------ Text segment ------

Is there exists a solution to this recurrence. $$F(N,1) = N, N≥1$$
$$F(N,K) = \frac {1}{\lfloor\frac 1{F(N-1,K-1)} -\frac 1{F(N,K-1)}\rfloor} \;\;\;\;2≤K≤N$$
I tried to simplify the equation but i am not able to find F(1,2) and thus unable to proceed. I am new to this site,so please let me know if i have not asked the question properly.
The original recurrence relation is equivalent to $$ \frac{1}{F(N,K)} = \frac{1}{F(N-1,K-1)} - \frac{1}{F(N,K-1)}. $$
For $K = 2$, we have \begin{align} \frac{1}{F(N,2)} &= \frac{1}{F(N-1,1)} - \frac{1}{F(N,1)} \\ &= \frac{1}{N-1} - \frac{1}{N} \\ &= \frac{1}{N\,(N-1)}. \end{align}
Next, for $K = 3$, we have \begin{align} \frac{1}{F(N,3)} &= \frac{1}{F(N-1,2)} - \frac{1}{F(N,2)} \\ &= \frac{1}{(N-1) \, (N-2)} - \frac{1}{N \, (N-1)} \\ &= \frac{N}{N \, (N-1) \, (N-2)} - \frac{N-2}{N \, (N-1) \, (N-2)} \\ &= \frac{2}{N\,(N-1)\,(N-2)}. \end{align}
So we can guess,
(1) \begin{align} \frac{1}{F(N,K)} &= \frac{(K-1)!}{N\,(N-1)\,(N-2)\,(N-K+1)}. \end{align}
Let us prove it by induction, suppose (1) holds for $K = k$, For $K = k+1$, \begin{align} \frac{1}{F(N,k+1)} &= \frac{1}{F(N-1,k)} - \frac{1}{F(N,k)} \\ &= \frac{(k-1)!}{(N-1) \, (N-2) \, (N-k)} - \frac{(k-1)!}{N \, (N-1) \, (N-k+1)} \\ &= \frac{(k-1)! \, N }{ N \, (N-1) \, (N-2) \dots (N-k)} - \frac{(k-1)! \, (N-k)}{N \, (N-1) \, (N-k+1)\dots (N-k)} \\ &= \frac{k!}{N\,(N-1)\,(N-2)\,(N-k)}, \end{align} which means (1) also holds for $K = k+1$.

------ Extracted information ------

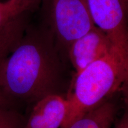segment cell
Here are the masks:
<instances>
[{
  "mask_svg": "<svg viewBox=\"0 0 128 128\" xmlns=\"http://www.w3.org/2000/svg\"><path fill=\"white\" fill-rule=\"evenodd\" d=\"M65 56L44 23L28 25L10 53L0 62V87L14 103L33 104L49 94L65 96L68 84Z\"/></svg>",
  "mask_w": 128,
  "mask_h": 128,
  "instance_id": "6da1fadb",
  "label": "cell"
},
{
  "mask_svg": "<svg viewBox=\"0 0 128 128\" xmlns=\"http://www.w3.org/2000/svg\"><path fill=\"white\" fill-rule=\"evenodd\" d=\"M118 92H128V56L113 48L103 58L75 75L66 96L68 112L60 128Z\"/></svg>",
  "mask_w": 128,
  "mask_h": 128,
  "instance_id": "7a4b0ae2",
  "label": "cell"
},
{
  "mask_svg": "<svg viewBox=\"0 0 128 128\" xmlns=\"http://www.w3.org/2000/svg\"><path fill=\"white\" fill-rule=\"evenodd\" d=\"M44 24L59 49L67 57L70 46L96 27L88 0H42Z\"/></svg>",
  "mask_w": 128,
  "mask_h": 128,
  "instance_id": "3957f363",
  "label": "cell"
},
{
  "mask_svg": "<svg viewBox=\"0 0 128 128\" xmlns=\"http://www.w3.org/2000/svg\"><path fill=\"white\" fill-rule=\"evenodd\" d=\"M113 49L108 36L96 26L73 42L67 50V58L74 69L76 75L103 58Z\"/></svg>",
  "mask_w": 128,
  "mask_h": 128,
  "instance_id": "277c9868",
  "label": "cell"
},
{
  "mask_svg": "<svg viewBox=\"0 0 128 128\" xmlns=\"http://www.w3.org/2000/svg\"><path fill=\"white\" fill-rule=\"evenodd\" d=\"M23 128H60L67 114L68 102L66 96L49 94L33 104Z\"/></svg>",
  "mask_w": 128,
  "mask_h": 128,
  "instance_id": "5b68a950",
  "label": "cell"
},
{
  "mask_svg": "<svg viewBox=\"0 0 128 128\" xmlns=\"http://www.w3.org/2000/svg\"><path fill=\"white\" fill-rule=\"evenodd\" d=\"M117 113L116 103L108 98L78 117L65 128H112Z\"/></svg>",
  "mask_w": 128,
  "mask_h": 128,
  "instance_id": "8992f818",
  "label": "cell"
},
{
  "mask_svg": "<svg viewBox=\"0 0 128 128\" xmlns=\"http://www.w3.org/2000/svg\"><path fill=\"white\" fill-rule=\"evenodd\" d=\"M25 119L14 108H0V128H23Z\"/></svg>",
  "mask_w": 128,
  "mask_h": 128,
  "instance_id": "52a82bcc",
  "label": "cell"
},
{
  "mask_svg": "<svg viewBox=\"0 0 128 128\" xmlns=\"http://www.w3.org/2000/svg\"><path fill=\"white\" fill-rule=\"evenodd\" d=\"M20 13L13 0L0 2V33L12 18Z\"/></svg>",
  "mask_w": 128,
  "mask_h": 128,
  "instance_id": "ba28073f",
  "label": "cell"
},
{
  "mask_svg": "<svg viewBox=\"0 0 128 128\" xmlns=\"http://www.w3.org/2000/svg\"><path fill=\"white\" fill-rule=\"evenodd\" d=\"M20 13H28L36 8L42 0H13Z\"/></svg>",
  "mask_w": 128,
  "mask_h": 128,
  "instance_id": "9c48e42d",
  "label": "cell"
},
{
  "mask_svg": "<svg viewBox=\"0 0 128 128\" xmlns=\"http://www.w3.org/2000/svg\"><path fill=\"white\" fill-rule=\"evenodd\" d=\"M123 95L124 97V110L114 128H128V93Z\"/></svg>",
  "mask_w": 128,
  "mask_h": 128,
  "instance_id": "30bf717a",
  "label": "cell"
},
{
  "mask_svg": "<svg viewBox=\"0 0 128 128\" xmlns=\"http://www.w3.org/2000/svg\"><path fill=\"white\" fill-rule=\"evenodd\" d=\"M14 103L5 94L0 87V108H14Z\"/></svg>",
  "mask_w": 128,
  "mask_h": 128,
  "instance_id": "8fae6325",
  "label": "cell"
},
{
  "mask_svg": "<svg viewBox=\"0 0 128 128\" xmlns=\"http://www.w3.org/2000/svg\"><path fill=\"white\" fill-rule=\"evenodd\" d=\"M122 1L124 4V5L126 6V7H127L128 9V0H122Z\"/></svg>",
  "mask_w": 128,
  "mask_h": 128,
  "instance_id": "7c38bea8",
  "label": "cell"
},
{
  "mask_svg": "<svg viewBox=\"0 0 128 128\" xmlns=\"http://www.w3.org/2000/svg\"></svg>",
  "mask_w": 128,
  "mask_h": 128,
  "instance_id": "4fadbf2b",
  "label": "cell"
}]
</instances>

------
------ Extracted information ------

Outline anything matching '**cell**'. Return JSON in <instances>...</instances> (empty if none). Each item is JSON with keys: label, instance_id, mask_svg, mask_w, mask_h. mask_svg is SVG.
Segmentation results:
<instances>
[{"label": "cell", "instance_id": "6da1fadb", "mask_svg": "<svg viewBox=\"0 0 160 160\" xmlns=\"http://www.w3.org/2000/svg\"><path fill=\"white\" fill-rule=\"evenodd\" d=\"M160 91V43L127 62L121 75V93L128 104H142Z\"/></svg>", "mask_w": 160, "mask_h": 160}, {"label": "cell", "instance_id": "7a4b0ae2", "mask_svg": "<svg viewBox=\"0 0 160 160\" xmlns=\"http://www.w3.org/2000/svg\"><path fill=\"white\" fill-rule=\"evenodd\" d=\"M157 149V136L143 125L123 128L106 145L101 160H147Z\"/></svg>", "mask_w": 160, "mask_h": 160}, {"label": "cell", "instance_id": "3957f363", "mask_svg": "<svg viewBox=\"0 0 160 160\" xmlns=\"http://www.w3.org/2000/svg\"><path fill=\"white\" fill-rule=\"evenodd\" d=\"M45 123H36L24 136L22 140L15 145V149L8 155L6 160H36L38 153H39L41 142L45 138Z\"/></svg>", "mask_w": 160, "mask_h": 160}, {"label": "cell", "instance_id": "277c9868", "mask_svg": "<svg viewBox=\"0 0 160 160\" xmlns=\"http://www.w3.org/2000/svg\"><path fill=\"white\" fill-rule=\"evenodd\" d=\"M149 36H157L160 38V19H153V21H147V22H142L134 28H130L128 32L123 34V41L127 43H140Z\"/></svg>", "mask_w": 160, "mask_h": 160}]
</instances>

------
------ Extracted information ------

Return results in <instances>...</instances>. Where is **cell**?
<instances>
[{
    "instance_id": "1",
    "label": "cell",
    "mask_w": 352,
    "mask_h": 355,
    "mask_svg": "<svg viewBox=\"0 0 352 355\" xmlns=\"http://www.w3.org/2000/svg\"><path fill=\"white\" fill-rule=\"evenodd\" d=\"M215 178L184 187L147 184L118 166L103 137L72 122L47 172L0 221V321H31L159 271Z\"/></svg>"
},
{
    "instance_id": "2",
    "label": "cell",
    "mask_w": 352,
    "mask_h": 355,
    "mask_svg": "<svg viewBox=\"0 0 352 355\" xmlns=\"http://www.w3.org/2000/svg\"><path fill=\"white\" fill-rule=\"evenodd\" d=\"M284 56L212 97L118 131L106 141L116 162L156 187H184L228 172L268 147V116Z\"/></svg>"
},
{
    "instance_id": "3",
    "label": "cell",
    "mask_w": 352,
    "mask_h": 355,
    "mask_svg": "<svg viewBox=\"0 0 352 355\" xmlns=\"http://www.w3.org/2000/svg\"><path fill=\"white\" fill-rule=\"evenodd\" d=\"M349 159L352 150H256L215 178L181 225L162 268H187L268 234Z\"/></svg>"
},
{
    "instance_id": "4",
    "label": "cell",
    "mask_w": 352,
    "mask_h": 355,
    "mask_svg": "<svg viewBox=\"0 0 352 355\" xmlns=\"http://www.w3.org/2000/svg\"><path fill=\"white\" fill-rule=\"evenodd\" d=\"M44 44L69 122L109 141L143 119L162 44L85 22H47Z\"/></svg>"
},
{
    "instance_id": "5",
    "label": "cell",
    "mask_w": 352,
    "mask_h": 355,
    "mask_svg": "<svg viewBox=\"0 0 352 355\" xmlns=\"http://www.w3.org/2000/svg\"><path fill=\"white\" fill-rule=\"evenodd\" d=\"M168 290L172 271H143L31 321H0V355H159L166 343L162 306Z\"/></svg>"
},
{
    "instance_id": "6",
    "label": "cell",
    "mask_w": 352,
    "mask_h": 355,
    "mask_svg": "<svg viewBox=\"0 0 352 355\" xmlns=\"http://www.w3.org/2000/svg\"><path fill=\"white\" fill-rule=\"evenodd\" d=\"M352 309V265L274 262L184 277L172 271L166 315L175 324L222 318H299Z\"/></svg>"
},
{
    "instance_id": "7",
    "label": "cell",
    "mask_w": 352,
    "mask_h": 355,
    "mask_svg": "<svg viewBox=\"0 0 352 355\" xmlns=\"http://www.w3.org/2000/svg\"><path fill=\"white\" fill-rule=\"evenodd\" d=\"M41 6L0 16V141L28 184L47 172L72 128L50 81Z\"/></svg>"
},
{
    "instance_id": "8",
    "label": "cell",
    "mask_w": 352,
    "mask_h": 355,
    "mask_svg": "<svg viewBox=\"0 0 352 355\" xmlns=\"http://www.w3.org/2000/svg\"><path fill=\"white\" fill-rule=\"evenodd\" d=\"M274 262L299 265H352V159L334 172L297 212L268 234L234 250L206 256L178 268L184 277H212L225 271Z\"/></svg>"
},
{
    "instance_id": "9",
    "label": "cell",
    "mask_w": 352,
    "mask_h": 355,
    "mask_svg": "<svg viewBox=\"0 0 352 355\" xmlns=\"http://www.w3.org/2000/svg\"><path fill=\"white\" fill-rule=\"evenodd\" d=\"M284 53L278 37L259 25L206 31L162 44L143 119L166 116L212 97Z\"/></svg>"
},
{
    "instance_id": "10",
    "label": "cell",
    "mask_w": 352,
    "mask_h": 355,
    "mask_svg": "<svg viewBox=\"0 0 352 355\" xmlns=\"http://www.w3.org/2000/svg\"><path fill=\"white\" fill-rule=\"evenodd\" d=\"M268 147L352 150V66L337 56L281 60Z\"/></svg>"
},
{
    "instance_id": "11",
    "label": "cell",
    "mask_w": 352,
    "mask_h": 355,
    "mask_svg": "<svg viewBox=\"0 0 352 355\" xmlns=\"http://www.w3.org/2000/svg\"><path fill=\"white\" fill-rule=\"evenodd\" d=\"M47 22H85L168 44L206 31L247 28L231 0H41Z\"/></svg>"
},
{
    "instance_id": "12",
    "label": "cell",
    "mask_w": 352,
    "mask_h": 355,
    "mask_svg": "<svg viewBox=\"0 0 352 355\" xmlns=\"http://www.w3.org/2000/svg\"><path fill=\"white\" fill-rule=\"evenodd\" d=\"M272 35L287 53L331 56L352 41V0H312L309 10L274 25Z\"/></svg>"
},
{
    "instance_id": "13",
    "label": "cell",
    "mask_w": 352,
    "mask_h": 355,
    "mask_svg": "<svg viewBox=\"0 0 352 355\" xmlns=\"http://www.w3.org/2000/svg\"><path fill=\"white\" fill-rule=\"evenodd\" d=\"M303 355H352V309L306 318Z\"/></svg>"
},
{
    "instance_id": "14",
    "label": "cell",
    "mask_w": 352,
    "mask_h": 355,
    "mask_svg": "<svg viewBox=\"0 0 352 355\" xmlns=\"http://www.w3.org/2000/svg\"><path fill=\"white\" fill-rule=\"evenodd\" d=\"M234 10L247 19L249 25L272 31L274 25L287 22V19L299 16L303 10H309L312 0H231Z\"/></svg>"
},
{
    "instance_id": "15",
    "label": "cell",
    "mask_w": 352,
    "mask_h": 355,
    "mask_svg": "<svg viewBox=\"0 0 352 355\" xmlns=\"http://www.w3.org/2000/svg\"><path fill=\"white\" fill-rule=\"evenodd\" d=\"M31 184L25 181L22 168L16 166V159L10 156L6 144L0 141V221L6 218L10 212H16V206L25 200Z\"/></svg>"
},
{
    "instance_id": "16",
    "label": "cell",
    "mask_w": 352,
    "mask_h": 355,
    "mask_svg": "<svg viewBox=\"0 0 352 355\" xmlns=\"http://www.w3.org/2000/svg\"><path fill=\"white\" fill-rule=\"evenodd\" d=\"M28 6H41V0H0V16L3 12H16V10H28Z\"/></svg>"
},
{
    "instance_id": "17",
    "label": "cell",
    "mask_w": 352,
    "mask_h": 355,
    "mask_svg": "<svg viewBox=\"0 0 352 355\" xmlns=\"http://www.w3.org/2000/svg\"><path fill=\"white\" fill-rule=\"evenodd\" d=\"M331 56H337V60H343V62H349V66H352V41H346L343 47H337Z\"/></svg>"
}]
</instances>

------

▶ _To be done_
[1] In the recurrence thread, which value does the asker say they could not find?
[2] In the recurrence thread, explain why the guessed formula (1) is shown to hold for K = k+1.
The records have no connection to the recurrence thread.

▶ _Complete answers_
[1] F(1,2).

[2] Formula (1) is assumed to hold for K = k. That expression is substituted into the rewritten recurrence 1/F(N,k+1) = 1/F(N−1,k) − 1/F(N,k). Combining the two fractions over a common denominator gives k! over the descending product from N, which is formula (1) with K = k+1.